### [Page]
------------------------------------------------------------------------
This book is the sequel to the author’s first book, Billy Gogan: American, in which orphan Billy is sent from Ireland to America on the eve of the 1844 Irish Famine. Living by his wits, and doing what he has to, to survive, Billy quickly learns to grow up, establishes a life in Gotham, and eventually becomes an American citizen. However, after the tragic death of his good friend and companion Mary Skiddy, and the Great Fire of New York, it is a reflective Billy who, aged 16 decides to join Uncle Sam’s army, and this is where the second book really begins.

For anyone with an interest in this period of history this book will, I am sure be compulsive reading. The author uses a blend of real and fictional characters to make this an excellent history book, with clear maps and outstanding information on the movements of American army as they fought against the Mexicans in the American – Mexican war. However this book has one very important element which makes it stand out against other similar history books, and that is Billy Gogan himself.

Through his eyes, as a member of the Fourth Infantry we see a soldier’s life in the raw, no holds barred. We are with him as he watches his friends die, sometimes terrible deaths, feel his pain as he clears away the bodies, picks up their letters to loved ones and wipes their blood of his clothes. We read throughout this book numerous examples of his and other soldiers loyalty to their adopted country as they carry out unspeakable acts in order to win battles, on the commandments of their leaders.
------------------------------------------------------------------------
### [Extracted data]
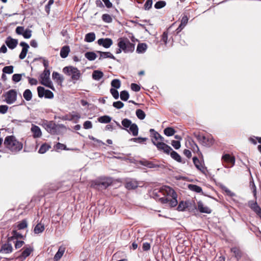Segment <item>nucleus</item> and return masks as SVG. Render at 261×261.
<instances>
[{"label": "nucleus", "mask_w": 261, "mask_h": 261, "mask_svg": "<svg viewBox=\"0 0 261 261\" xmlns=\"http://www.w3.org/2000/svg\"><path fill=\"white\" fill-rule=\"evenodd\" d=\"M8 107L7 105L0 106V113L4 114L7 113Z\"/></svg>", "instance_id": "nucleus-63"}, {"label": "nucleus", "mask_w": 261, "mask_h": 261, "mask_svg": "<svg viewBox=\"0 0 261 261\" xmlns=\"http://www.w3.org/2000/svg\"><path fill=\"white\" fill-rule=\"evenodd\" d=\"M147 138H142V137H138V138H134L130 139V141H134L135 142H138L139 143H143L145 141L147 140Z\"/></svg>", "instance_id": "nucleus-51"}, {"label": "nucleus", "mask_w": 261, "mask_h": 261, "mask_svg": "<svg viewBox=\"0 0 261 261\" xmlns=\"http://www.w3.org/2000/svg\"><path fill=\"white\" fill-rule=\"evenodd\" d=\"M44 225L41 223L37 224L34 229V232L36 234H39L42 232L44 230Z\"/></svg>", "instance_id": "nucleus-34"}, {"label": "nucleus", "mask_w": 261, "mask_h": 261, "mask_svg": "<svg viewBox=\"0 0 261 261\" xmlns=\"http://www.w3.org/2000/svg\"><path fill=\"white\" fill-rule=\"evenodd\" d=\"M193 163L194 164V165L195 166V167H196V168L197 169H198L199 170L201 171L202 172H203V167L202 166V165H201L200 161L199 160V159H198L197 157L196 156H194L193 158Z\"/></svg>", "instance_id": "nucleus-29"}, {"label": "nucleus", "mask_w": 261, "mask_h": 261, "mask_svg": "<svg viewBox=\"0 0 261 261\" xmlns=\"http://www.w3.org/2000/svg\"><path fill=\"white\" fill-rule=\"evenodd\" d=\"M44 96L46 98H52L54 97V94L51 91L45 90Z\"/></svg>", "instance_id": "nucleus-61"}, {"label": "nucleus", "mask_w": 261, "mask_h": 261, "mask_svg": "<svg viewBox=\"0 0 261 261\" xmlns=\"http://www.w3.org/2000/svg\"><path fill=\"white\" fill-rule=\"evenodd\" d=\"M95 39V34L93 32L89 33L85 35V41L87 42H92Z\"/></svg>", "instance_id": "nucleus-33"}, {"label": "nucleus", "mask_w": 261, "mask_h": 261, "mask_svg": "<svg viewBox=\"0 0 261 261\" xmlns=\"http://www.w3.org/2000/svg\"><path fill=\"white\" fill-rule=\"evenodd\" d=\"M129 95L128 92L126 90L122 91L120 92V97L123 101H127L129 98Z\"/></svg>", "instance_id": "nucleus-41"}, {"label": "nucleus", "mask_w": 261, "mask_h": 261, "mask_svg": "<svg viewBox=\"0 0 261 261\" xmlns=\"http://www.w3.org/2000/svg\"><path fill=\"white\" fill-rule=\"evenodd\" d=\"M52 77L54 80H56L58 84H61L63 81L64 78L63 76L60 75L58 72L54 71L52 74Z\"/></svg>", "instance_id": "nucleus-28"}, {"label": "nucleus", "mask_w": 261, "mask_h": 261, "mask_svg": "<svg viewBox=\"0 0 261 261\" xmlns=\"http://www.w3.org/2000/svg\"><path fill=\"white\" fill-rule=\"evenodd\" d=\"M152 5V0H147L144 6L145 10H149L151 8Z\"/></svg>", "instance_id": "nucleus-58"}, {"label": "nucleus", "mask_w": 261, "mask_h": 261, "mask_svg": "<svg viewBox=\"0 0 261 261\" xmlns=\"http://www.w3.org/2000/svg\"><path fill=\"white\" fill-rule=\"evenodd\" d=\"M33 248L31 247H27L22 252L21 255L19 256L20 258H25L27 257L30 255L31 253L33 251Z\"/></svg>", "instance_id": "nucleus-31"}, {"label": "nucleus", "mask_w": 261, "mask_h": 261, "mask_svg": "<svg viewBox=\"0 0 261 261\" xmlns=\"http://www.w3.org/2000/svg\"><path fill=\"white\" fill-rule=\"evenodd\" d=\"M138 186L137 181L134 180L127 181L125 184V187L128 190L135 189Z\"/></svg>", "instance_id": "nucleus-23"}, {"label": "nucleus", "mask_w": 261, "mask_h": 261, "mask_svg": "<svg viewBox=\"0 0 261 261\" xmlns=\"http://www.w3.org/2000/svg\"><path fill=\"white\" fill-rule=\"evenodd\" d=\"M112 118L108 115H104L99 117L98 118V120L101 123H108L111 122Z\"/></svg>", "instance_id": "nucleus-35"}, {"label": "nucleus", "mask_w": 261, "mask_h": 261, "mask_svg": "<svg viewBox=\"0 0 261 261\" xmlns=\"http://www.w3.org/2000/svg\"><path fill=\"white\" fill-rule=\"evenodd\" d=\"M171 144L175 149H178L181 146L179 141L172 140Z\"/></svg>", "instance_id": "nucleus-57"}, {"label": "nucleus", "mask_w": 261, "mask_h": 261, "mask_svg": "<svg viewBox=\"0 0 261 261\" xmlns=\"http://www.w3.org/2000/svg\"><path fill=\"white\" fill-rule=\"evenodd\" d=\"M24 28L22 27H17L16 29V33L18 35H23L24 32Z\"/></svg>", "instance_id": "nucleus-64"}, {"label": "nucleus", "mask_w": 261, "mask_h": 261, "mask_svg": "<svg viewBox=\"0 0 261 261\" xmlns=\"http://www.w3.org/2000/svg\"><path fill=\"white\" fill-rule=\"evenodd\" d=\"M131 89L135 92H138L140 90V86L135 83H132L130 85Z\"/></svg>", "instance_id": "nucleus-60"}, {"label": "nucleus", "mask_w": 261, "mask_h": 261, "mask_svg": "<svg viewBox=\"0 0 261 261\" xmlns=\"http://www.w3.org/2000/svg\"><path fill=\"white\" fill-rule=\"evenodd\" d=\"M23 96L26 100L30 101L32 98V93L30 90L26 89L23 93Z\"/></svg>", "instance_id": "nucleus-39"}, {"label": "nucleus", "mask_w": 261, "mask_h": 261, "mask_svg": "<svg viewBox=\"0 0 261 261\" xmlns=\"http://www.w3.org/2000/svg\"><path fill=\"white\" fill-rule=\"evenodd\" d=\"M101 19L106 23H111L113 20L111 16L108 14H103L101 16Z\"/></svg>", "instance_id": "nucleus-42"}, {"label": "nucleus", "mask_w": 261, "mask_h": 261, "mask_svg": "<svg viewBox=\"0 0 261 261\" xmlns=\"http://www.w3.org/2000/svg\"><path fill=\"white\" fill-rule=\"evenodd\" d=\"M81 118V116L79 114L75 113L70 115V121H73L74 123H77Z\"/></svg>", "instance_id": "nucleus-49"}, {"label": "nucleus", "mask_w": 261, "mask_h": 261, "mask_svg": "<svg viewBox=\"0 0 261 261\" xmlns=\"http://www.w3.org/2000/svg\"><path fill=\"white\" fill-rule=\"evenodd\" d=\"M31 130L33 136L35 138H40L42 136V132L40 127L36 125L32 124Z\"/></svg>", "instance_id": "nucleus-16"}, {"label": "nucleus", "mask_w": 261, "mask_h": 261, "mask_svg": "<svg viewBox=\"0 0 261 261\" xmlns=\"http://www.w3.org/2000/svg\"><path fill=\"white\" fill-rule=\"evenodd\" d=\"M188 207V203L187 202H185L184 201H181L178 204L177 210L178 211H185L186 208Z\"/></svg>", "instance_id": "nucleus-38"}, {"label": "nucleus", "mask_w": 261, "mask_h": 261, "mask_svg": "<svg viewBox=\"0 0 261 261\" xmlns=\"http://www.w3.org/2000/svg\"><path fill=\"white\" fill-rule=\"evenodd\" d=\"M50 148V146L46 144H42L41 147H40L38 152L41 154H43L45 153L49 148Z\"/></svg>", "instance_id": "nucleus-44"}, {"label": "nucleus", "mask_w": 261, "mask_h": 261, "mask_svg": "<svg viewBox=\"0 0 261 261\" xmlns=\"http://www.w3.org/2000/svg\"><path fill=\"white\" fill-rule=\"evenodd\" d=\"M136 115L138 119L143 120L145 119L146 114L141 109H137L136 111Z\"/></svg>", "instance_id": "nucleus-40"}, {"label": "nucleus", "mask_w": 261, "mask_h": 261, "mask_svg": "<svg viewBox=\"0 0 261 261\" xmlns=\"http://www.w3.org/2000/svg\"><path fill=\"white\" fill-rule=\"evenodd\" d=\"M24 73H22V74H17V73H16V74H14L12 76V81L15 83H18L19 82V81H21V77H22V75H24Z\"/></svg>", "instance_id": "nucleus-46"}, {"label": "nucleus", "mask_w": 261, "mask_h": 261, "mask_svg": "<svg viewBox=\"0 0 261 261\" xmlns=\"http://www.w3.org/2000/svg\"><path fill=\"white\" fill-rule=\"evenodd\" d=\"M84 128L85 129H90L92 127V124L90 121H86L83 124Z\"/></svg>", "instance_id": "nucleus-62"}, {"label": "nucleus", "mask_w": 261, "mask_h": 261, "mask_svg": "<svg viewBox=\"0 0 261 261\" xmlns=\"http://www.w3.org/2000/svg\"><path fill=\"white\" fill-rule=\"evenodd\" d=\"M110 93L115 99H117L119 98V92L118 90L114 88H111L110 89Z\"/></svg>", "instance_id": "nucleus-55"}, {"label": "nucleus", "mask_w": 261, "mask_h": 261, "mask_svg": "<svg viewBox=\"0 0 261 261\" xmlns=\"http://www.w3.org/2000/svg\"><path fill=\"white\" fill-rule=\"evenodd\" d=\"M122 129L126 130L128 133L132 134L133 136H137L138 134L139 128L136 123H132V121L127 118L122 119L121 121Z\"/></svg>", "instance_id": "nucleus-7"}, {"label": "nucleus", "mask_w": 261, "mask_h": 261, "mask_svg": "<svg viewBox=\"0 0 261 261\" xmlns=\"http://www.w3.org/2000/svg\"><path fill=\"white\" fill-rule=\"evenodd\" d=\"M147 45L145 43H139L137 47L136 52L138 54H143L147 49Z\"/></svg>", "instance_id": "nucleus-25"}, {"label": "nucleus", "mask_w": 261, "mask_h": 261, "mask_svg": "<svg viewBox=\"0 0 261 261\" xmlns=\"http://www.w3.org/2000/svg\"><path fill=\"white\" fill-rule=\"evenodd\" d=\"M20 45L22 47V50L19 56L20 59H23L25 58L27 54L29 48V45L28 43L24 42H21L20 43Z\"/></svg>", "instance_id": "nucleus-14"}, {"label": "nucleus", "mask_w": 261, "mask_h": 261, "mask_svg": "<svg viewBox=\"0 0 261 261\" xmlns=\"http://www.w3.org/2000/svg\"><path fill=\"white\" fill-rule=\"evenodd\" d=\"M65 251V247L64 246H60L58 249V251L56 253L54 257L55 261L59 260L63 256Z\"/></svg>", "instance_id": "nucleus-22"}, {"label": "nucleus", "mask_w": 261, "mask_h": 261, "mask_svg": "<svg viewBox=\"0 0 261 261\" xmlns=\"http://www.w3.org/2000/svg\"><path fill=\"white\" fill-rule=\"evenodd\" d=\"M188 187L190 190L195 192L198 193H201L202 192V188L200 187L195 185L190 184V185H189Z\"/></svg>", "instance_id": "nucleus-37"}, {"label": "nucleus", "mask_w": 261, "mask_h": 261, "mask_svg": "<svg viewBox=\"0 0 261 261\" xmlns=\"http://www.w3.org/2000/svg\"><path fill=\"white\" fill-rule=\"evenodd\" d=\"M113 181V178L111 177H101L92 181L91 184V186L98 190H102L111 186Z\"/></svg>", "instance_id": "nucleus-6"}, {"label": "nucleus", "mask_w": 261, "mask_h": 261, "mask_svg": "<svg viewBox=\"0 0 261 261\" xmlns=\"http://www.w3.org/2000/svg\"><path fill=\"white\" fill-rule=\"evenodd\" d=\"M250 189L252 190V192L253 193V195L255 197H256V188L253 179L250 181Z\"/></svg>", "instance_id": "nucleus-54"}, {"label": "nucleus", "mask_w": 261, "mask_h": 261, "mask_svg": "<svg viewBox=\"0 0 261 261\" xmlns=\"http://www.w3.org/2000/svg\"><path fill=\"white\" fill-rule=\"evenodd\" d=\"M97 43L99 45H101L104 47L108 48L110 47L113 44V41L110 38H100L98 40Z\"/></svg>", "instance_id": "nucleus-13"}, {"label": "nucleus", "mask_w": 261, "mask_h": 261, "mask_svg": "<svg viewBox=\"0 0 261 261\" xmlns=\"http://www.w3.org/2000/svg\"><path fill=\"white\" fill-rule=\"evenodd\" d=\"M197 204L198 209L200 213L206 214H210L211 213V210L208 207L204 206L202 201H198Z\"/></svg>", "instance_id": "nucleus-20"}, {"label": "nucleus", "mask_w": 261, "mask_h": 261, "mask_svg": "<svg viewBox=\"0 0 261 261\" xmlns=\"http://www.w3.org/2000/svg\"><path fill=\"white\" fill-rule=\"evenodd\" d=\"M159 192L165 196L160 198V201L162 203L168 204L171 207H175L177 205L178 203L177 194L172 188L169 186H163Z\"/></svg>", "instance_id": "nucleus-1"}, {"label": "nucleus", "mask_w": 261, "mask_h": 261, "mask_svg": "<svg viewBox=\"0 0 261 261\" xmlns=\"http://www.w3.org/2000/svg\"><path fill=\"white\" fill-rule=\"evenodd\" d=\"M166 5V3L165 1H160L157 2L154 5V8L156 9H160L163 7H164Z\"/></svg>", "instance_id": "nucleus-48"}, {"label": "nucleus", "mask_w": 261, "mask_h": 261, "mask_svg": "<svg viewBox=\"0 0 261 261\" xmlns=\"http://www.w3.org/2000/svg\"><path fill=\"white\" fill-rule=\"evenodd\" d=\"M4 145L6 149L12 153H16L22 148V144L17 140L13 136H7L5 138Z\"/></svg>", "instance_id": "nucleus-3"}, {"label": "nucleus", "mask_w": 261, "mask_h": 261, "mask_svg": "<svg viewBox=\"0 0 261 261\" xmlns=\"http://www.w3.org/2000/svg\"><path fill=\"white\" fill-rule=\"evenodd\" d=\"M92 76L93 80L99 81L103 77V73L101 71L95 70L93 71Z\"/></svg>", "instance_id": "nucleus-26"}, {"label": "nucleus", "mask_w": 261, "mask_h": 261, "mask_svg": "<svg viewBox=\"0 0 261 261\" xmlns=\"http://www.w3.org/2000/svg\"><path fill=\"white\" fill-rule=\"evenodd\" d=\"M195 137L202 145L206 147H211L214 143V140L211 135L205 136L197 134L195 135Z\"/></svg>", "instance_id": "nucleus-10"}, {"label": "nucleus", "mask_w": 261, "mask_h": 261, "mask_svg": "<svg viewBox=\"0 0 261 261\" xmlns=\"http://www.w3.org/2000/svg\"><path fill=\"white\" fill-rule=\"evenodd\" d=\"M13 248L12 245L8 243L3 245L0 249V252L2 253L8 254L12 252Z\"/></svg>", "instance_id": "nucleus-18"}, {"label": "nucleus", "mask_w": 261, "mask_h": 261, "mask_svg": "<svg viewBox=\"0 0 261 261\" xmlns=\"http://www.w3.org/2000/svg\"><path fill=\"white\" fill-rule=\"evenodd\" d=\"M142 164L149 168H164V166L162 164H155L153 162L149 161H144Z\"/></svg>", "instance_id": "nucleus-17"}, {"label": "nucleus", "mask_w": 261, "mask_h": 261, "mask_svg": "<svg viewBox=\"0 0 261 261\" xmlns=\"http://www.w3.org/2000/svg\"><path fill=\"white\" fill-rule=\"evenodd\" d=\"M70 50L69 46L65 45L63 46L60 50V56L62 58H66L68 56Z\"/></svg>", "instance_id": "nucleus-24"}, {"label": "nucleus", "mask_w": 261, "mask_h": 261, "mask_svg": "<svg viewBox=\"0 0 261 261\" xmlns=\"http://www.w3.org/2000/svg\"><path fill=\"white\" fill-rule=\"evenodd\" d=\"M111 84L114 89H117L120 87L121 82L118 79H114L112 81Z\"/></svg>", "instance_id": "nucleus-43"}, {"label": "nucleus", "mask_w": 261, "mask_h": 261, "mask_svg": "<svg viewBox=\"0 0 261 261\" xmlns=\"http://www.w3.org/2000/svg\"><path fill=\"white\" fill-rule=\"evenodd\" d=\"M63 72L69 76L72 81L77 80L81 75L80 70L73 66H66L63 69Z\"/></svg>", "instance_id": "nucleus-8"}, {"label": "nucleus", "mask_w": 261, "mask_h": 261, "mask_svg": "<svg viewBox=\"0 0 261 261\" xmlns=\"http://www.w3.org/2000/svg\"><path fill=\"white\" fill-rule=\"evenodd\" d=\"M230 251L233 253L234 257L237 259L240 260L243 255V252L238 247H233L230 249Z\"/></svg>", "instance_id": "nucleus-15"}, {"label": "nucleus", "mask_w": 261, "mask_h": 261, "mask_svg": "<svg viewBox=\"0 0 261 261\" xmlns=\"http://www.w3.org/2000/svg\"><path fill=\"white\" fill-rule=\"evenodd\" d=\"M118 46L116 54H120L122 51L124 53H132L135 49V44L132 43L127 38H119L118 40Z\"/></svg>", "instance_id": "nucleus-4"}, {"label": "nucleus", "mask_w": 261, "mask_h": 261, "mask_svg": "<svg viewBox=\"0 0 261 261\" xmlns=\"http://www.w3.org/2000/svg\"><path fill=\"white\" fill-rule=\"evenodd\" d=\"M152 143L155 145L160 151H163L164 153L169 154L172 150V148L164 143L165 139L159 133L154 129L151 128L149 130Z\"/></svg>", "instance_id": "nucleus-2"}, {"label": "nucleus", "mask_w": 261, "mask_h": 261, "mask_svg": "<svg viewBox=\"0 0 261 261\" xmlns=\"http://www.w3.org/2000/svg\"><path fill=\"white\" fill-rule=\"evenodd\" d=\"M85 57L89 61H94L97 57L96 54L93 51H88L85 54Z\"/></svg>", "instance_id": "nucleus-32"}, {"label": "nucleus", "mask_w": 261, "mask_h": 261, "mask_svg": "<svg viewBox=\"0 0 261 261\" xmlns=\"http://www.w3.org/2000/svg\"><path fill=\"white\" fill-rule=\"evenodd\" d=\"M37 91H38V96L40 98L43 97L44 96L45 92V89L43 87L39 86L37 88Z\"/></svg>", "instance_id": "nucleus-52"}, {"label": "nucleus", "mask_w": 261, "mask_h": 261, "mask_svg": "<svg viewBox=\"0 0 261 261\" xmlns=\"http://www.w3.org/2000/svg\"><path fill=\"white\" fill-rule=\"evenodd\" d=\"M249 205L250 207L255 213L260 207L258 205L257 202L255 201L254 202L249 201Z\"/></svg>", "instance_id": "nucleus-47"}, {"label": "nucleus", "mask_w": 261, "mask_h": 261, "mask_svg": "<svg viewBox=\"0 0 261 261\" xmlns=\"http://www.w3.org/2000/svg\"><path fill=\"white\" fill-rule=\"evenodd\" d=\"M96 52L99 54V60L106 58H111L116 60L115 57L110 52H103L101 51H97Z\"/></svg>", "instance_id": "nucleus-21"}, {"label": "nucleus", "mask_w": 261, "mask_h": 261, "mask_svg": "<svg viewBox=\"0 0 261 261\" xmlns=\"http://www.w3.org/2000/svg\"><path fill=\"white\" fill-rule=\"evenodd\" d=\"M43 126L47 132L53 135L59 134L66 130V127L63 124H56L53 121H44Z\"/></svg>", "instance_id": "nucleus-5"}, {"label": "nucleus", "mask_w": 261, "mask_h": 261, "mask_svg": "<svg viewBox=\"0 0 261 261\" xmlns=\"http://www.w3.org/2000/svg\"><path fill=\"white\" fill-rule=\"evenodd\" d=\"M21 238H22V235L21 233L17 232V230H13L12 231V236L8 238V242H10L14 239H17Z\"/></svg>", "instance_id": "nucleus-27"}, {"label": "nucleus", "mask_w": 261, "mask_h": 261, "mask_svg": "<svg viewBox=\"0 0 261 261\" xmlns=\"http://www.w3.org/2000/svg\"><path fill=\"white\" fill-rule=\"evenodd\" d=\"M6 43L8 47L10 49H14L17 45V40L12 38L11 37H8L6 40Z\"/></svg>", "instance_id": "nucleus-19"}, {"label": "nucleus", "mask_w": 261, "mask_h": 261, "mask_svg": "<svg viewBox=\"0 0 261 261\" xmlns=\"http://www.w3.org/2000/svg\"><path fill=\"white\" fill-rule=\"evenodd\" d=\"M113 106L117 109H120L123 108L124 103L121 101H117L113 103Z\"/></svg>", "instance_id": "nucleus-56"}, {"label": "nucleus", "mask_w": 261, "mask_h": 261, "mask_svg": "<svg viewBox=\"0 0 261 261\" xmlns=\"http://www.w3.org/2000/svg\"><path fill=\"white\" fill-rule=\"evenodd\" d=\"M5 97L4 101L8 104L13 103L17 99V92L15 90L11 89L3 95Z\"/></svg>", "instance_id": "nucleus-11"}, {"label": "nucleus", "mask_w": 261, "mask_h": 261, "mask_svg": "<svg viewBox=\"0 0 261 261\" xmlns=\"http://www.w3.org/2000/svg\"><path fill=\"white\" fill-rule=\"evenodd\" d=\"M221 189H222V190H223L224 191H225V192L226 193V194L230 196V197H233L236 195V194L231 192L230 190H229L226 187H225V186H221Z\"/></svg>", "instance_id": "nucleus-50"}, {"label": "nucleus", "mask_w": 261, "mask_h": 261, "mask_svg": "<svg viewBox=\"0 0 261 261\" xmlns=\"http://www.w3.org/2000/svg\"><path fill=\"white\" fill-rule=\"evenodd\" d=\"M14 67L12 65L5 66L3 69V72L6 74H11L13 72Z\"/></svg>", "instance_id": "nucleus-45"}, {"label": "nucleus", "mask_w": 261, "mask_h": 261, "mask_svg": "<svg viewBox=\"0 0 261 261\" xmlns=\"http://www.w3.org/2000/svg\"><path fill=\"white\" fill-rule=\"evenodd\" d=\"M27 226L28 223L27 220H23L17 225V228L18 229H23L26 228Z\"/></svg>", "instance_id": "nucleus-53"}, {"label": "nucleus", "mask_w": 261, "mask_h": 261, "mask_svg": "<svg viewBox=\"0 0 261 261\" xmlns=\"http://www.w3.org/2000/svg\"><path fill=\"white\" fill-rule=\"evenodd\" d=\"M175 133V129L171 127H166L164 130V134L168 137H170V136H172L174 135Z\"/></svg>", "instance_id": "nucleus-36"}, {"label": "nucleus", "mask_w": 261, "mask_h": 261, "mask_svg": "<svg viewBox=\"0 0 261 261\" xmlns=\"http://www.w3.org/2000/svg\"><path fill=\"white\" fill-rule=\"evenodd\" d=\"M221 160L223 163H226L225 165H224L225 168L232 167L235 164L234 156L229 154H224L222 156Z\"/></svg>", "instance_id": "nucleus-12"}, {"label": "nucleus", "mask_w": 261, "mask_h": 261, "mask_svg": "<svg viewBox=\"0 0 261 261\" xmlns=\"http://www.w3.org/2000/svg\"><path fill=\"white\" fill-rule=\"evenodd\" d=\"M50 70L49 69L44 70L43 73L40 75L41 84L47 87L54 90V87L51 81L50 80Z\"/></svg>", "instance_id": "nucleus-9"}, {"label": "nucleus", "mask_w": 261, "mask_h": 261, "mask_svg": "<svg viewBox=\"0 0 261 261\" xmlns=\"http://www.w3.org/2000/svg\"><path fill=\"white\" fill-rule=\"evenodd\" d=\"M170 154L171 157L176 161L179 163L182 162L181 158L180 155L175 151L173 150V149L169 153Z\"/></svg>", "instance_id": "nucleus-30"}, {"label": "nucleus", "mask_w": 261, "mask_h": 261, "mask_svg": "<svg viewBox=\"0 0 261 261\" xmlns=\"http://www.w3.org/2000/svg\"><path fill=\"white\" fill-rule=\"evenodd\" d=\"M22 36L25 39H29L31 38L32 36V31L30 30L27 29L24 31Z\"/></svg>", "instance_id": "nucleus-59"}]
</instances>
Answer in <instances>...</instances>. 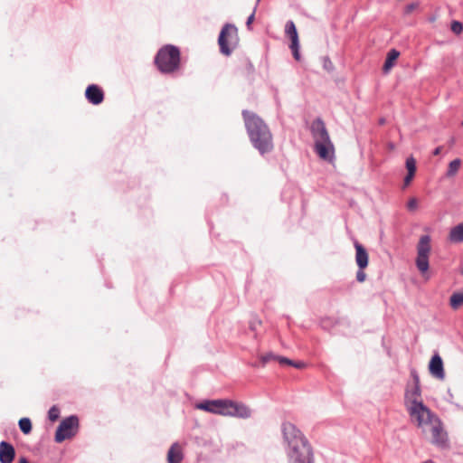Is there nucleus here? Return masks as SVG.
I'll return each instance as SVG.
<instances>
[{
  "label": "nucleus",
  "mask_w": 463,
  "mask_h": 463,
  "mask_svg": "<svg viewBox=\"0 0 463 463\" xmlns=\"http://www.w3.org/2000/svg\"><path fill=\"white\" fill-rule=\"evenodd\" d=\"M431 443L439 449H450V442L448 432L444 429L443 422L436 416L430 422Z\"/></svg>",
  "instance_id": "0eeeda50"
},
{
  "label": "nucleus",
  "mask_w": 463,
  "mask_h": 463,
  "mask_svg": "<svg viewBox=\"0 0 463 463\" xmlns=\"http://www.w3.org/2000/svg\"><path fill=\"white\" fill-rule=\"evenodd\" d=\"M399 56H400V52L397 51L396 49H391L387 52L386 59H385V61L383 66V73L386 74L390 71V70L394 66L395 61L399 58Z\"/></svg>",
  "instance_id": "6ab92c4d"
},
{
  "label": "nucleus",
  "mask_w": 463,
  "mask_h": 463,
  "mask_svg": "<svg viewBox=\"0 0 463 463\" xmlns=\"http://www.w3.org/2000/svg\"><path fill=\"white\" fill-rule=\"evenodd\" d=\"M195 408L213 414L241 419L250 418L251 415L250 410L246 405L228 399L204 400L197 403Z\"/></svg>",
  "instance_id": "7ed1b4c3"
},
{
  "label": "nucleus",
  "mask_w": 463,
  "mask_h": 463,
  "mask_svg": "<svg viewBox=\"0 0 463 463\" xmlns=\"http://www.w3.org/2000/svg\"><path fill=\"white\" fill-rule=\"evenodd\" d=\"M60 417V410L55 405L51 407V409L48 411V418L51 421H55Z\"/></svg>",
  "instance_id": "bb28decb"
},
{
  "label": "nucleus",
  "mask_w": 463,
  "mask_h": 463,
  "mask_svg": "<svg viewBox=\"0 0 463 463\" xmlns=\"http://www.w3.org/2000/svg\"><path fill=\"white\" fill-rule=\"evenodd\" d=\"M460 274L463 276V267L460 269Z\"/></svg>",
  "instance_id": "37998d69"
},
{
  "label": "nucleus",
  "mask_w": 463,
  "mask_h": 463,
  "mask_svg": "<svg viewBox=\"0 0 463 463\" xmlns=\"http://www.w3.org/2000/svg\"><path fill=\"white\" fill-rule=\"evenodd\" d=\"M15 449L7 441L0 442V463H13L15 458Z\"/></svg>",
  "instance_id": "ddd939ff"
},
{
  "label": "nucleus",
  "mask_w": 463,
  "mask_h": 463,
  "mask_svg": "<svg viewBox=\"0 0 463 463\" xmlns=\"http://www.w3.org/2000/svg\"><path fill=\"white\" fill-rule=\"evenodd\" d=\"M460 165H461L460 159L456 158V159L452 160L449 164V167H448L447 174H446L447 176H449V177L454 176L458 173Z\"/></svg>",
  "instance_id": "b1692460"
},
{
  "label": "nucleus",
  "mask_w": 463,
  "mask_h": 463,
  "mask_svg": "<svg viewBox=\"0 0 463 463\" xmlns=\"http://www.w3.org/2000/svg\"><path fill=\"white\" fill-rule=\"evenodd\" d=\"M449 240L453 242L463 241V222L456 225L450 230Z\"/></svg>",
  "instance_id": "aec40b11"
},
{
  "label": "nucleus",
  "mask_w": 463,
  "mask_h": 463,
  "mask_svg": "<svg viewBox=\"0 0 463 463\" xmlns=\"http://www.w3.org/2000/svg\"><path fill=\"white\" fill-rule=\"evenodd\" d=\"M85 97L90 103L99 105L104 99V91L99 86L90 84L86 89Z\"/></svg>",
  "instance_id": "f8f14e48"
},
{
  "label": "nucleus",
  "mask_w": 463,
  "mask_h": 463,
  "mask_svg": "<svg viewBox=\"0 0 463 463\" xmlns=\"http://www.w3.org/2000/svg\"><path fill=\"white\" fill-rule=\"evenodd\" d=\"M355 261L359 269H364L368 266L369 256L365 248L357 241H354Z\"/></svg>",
------------------------------------------------------------------------
### [Description of the task]
Repeat the part of the book review starting with "For anyone with" and going on through "Billy Gogan himself.", word for word.

### [The result]
For anyone with an interest in this period of history this book will, I am sure be compulsive reading. The author uses a blend of real and fictional characters to make this an excellent history book, with clear maps and outstanding information on the movements of American army as they fought against the Mexicans in the American – Mexican war. However this book has one very important element which makes it stand out against other similar history books, and that is Billy Gogan himself.